Em uma pesquisa realizada em vários países do mundo foi perguntado se a pessoa achava que, em seu país, a maioria das pessoas é confiável. Cerca de 65% dos noruegueses responderam que sim. Os suecos, um pouco mais desconfiados, tiveram 60% das respostas favoráveis. Quanto você acha que foi o índice dos brasileiros? Sente-se primeiro, pois vai doer: apenas 3% (isso mesmo, três em cada cem) dos brasileiros acha seus compatriotas confiáveis. É mole? No excelente artigo há ainda um esclarecimento sobre o termo tecnologia no âmbito dos estudos da inovação.
Há, segundo o autor, dois tipos de tecnologia: as físicas e as sociais. As físicas são aquelas que a gente pensou logo que leu a palavra tecnologia – ferramentas e conhecimentos que tornam possível a construção de uma estação espacial ou um iPhone, por exemplo. As tecnologias sociais são maneiras de organizar as pessoas para colaborarem em empreendimentos comuns: linhas de montagem, sistemas de gestão, franquias, leis, etc.

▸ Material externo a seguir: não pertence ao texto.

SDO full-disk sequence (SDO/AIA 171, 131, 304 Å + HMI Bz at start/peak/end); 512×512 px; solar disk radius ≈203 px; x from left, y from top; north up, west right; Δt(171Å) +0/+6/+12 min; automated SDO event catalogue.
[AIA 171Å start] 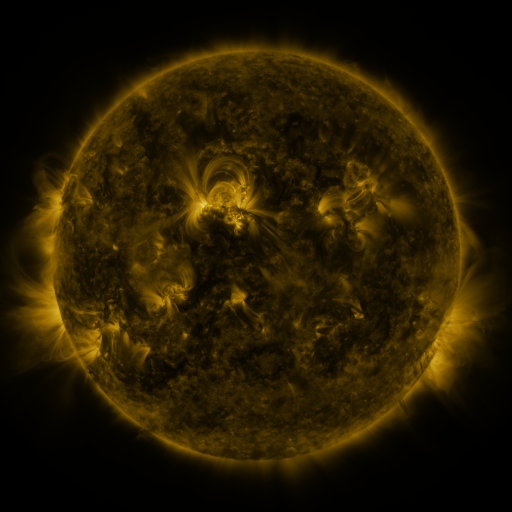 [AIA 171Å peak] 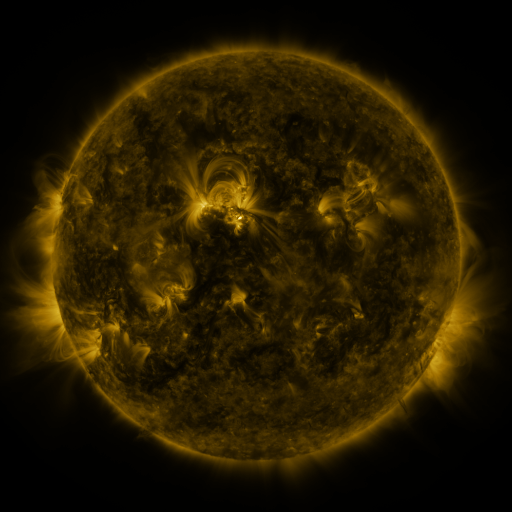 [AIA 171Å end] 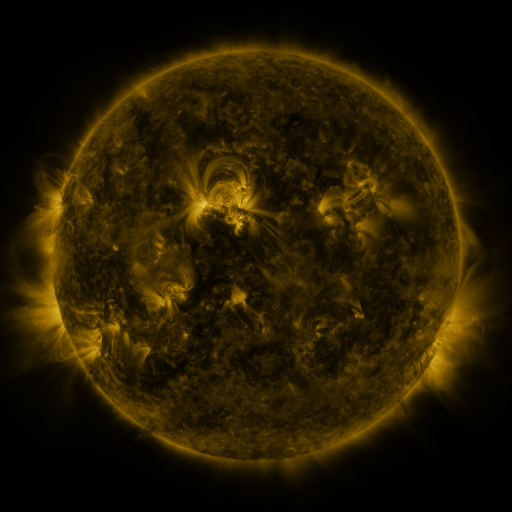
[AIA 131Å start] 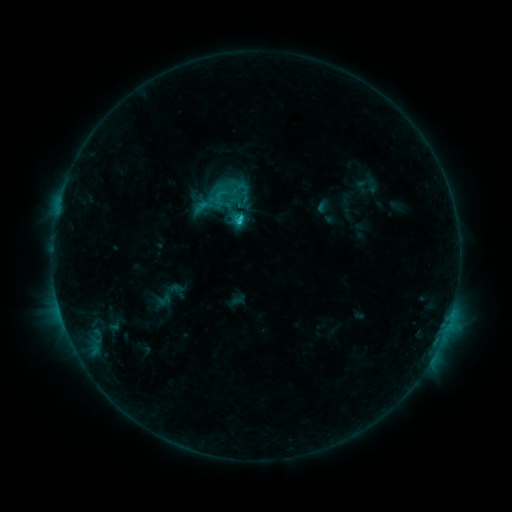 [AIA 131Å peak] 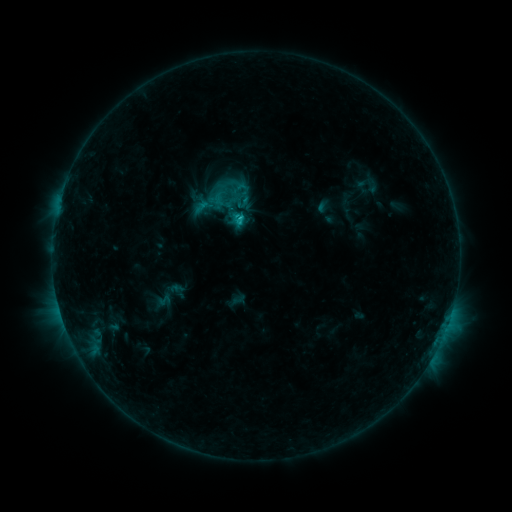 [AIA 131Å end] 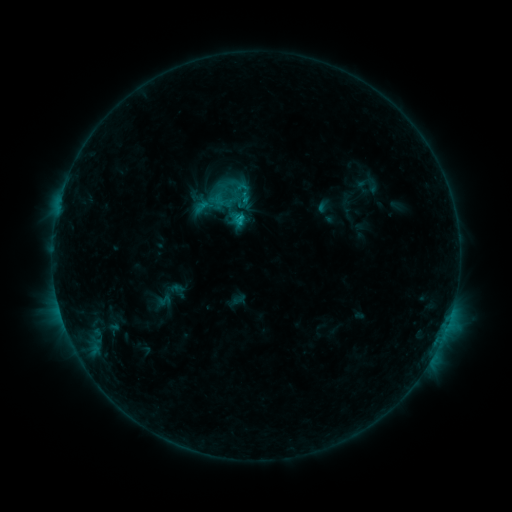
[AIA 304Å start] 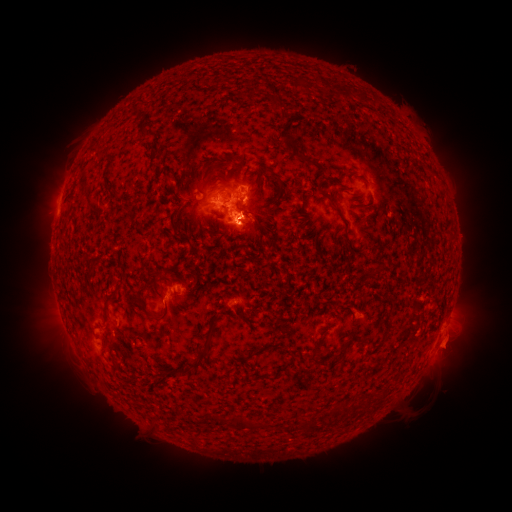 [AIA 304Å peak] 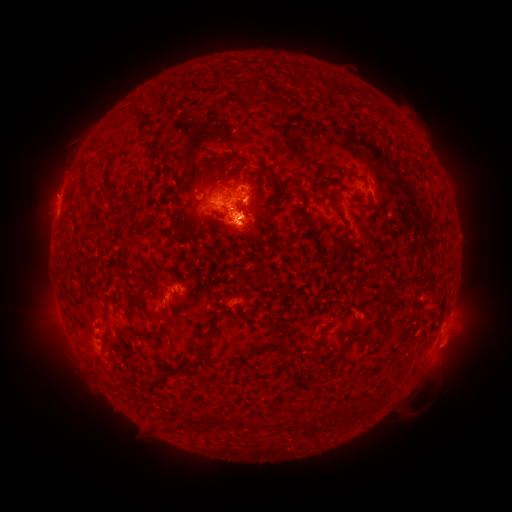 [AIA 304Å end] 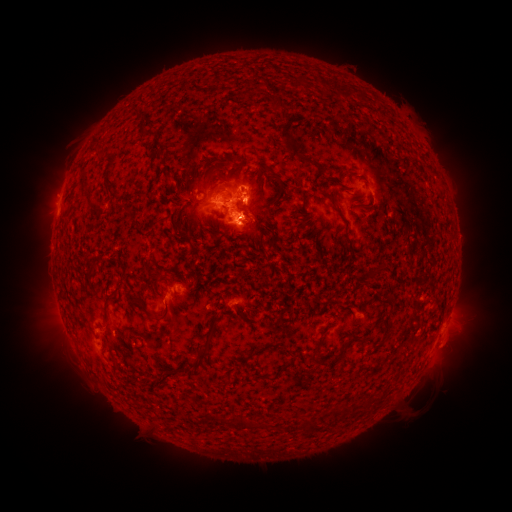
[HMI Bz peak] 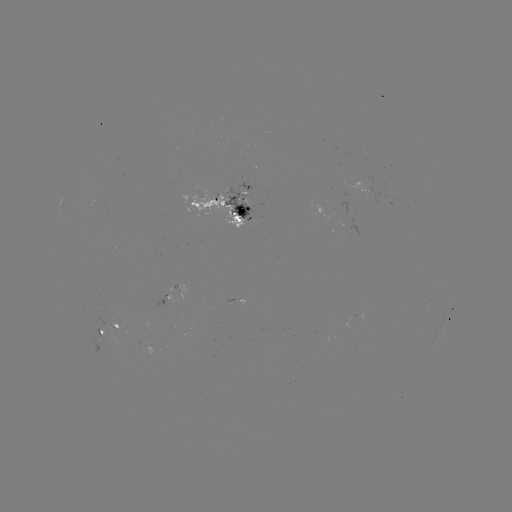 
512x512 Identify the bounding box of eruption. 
[29, 172, 77, 217].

Para Nóbrega, as tecnologias sociais são mais importantes que as físicas para a inovação, já que as primeiras podem ser compradas, mas as segundas, não, pois são dependentes da cultura. Se o país não possui tecnologias sociais, ele fica dependente de gênios para gerar invenções que quem sabe, um dia, poderão ser utilizadas para gerar riqueza. O autor enfatiza: só um louco pode apostar na proliferação de gênios acima da média para conseguir qualquer coisa.

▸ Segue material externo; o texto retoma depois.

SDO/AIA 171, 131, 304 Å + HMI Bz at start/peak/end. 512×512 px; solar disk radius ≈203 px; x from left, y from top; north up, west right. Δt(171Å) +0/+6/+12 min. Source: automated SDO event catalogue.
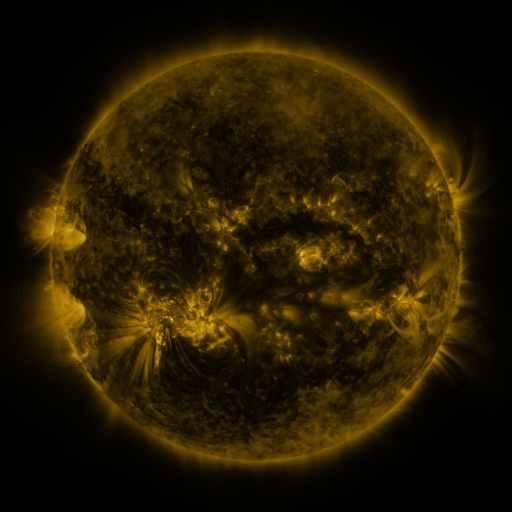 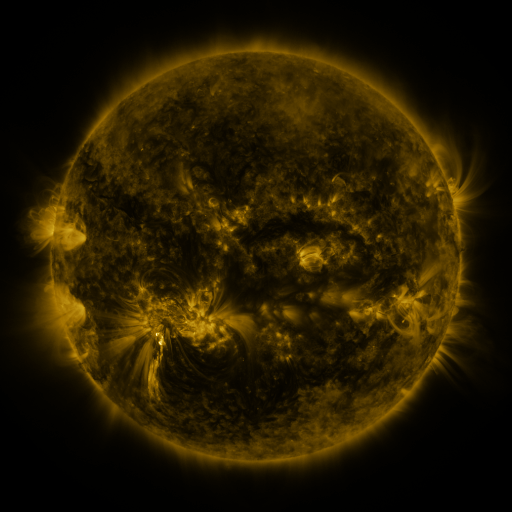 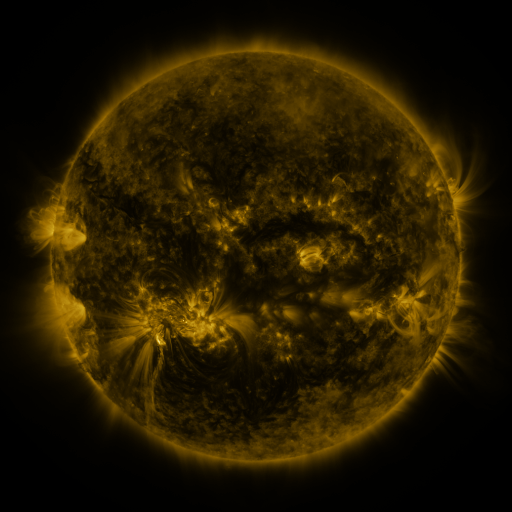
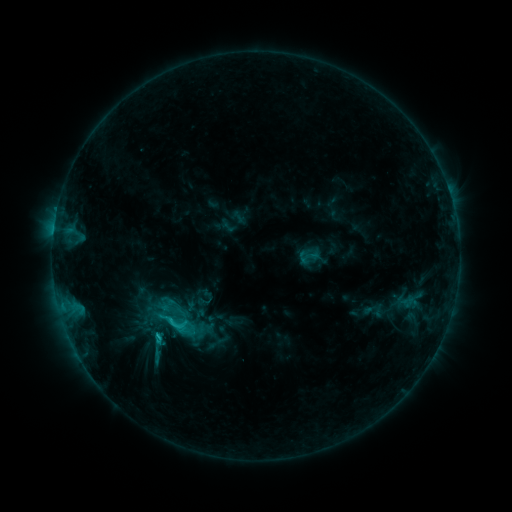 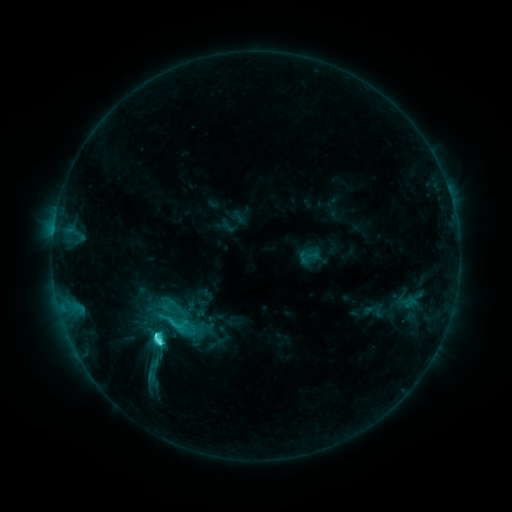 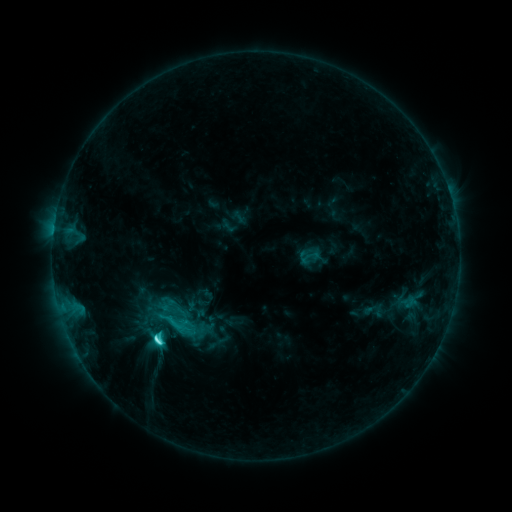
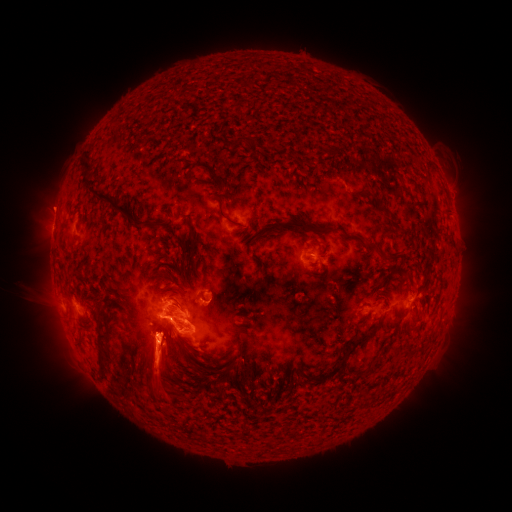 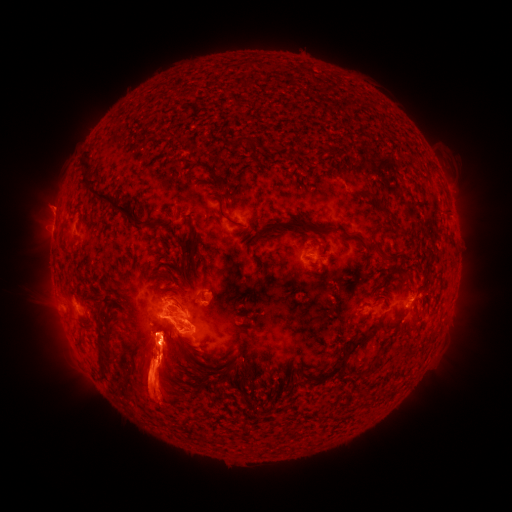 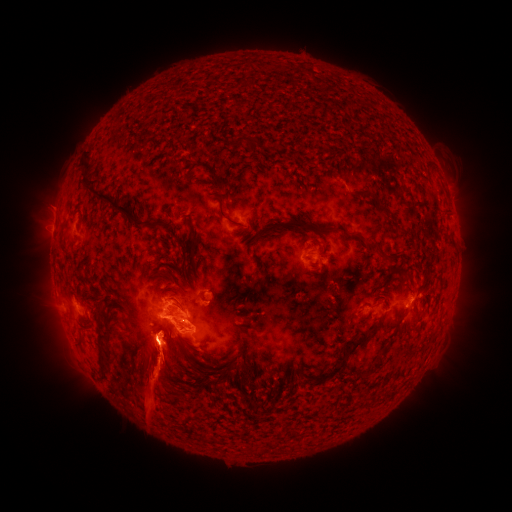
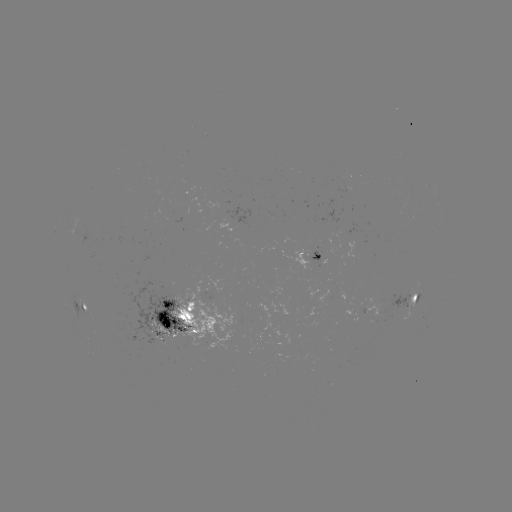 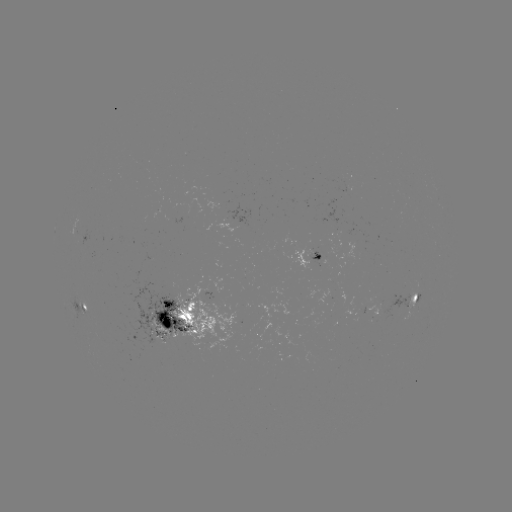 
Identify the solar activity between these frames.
C6.5 flare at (160, 340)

Uma das tecnologias mais importantes para a inovação é o sistema de leis (não só sua elaboração, mas o seu cumprimento, principalmente). Em um ambiente trambiqueiro, onde as normas sociais não dão suporte à cooperação, as pessoas estão sempre desconfiadas e todo mundo tende a proteger seu próprio traseiro (palavras do Clemente). Todo mundo se acha “esperto” e a corrupção, a desonestidade e a roubalheira acabam sendo normas culturais, com atitudes morais distorcidas do tipo “se eu não fizer, outro faz”.
Pois é, por mais que a FINEP, o CNPq, a CAPES e outros tantos organismos trabalhem e promovam programas para incentivar a inovação, a conclusão é inequívoca: reformar o sistema jurídico e político no Brasil é mais importante para inovação do que investir rios de dinheiro em bolsas, cursos, programas e estudos.